Burning Badgers Vinyl 4: Lost Albums 1 – The Italian Flag – Prolapse (1997) (Radar Records)
A few pieces ago I mentioned that I once lived with a chap called Irish Mike, who wasn’t actually Irish. Well, here’s why… he was called Irish Mike because he once dated an Irish lass called Orla and went all the way to Ireland to see her one Easter and she dumped him in the bar of her local which was somewhere in the middle of the Dingle Peninsula, about six miles from civilisation and a hundred miles from the ferry port in Dublin. So Mike sits there wondering what to do, he had nowhere to stay and no way of getting back to the ferry port from whence he came. A bloke walks into the bar, who was a little worse for wear, it turns out he’d just won the Irish Lottery, couple of million punts apparently.

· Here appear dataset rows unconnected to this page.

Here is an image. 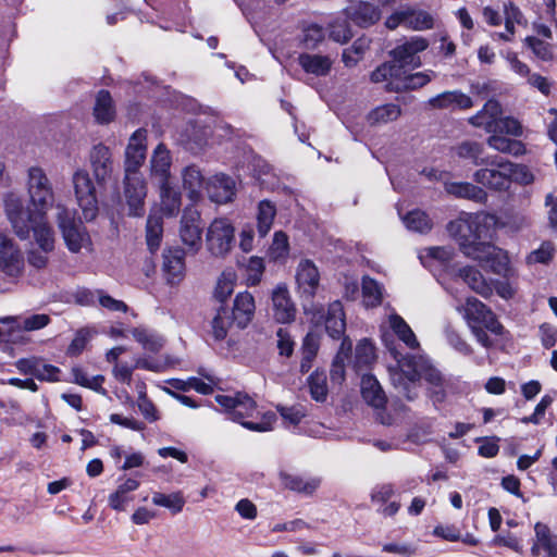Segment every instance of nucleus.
I'll return each instance as SVG.
<instances>
[{
  "mask_svg": "<svg viewBox=\"0 0 557 557\" xmlns=\"http://www.w3.org/2000/svg\"><path fill=\"white\" fill-rule=\"evenodd\" d=\"M396 366L389 367V376L392 384L408 400H413L418 393L416 384L424 379L433 387L431 388V398L434 403H443L446 398L444 380L441 372L433 368L429 360L423 356L406 355L400 356L396 350L391 351Z\"/></svg>",
  "mask_w": 557,
  "mask_h": 557,
  "instance_id": "f257e3e1",
  "label": "nucleus"
},
{
  "mask_svg": "<svg viewBox=\"0 0 557 557\" xmlns=\"http://www.w3.org/2000/svg\"><path fill=\"white\" fill-rule=\"evenodd\" d=\"M4 211L20 238H27L29 232L33 231L35 240L41 250L45 252L53 250V231L46 222V214L32 213L29 209H25L22 198L14 193L5 195Z\"/></svg>",
  "mask_w": 557,
  "mask_h": 557,
  "instance_id": "f03ea898",
  "label": "nucleus"
},
{
  "mask_svg": "<svg viewBox=\"0 0 557 557\" xmlns=\"http://www.w3.org/2000/svg\"><path fill=\"white\" fill-rule=\"evenodd\" d=\"M457 310L462 314L476 342L486 349L495 347L496 337H504L507 333L494 312L474 297H468Z\"/></svg>",
  "mask_w": 557,
  "mask_h": 557,
  "instance_id": "7ed1b4c3",
  "label": "nucleus"
},
{
  "mask_svg": "<svg viewBox=\"0 0 557 557\" xmlns=\"http://www.w3.org/2000/svg\"><path fill=\"white\" fill-rule=\"evenodd\" d=\"M215 401L228 413L230 419L253 432H268L276 420L272 412L259 413L256 401L245 393L216 395Z\"/></svg>",
  "mask_w": 557,
  "mask_h": 557,
  "instance_id": "20e7f679",
  "label": "nucleus"
},
{
  "mask_svg": "<svg viewBox=\"0 0 557 557\" xmlns=\"http://www.w3.org/2000/svg\"><path fill=\"white\" fill-rule=\"evenodd\" d=\"M495 224L496 218L493 214L479 212L469 215L467 219L449 222L447 230L456 238L460 250L466 255L463 244L473 248L480 245H491L485 239L492 236Z\"/></svg>",
  "mask_w": 557,
  "mask_h": 557,
  "instance_id": "39448f33",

Chappie buys drinks for everyone all night and at the end of the evening, gives Mike his car, which was a two-year-old Opal, which Mike, sleeps in that night and then at ten am the next morning drives to the ferry port, extremely hungover (and probably still very over the limit, kids) and was still driving it around in when I knew him. When Mike retold this story in a smoke filled room one miserable November evening, he became forever Irish Mike.
All of which fun and games brings us to this weeks record from Badger Box.
There are a bunch of albums in Badger’s box. I have selected five in particular that I am going to call ‘Lost Albums’ not because they are particular rare or uncommon but because you hardly ever read about them these days.
Number one in this series is The Italian Flag the third and finest album from Leicester’s dual singing, art-rock champions Prolapse.
I thought at first that Badger had somehow managed to get his hand on an Italian version of this album. It is adorned with a sticker that reads ‘Edizione Limitata’, then I realised it was something to do with the title of the record. It’s a lovely thing, this record though, double vinyl, flashy cover, lyrics inside that separate the boy vocals and the girl vocals, brilliant glossy vinyl that actually shines when you play it. It’s marvellous. Again I had no idea that Badger was a fan of the band. Man, I would have loved to gone and seen Prolapse live with Badger.
I saw Prolapse live a couple or three times back in the day, they were shambolic and unpredictable, I loved the way that their male singer, “Scottish Mick” kind of lumbered and raved away, on one side of the stage in a thick (and, often for my fey English ears at least, impenetrable) Scottish accent (I’m one of those idiots who appreciated the subtitles in Trainspotting). Whilst over on the over side, female singer Linda Steelyard stood quite still and sang in this beautiful sweet very English lilt. The pair of them almost trading blows as the bassline rumbled like all good basslines should and the guitars thrashed away majestically.
‘The Italian Flag’ was released back in 1997 on Radar Records and it was probably as close as Prolapse got to breaking through. This was largely due to the pure pop brilliance of the single Autocade which very nearly pushed the band into the Top 40 if memory serves me right (yup, I know what I did there).
mp3: Prolapse – Autocade
But its not just ‘Autocade’, the first four tracks (or side one of the double vinyl) is pretty much flawless, as good a first four tracks on a record that I can think of right now.
mp3 : Prolapse – Slash/Oblique
This is a startling track and perfectly illustrates my earlier claim about Scottish Mick ranting and raving – the way he shouts ‘Alberquerque, Mercatata’ (or whatever it is he shouts) is one of rock’s truly menacing moments.
Which probably should have been a massive hit, and probably didn’t get the airplay it needed, largely due to Scottish Mick telling everyone that something, hair, music, clothes, everything ‘was crap’. It is infectiously brilliant, even if it is the sound a middle-aged crisis unfurling on a record right in front of your ears.
If the first two tracks on ‘The Italian Flag’ are angry, shouting ripostes to life and all its problems, Cacophony No A is almost the complete opposite. Where, Linda Steelyard sounds almost angelic, like an Enya it is ok to like. If that is even possible.
Side A finishes with the single Killing The Bland which was the lead single for the album and was my first introduction to the ban – although I have a 12” in my collection by Prolapse of a single called Flexed that I have no idea where it came from but it predates ‘The Italian Flag’ and which would have been released in my final year as a student. I also seem to remember Drew Barrymore raving about this song in some magazine somewhere.
It is indeed the first time Prolapse have featured on this blog…a band that have been recommended to me by a few folk over the years, none more so than Hammy, a very good friend of both myself and Strangeways, but the name has always put me off!! It certainly wasn’t what I was expecting, and I’ve now picked up a second-hand copy of The Italian Flag.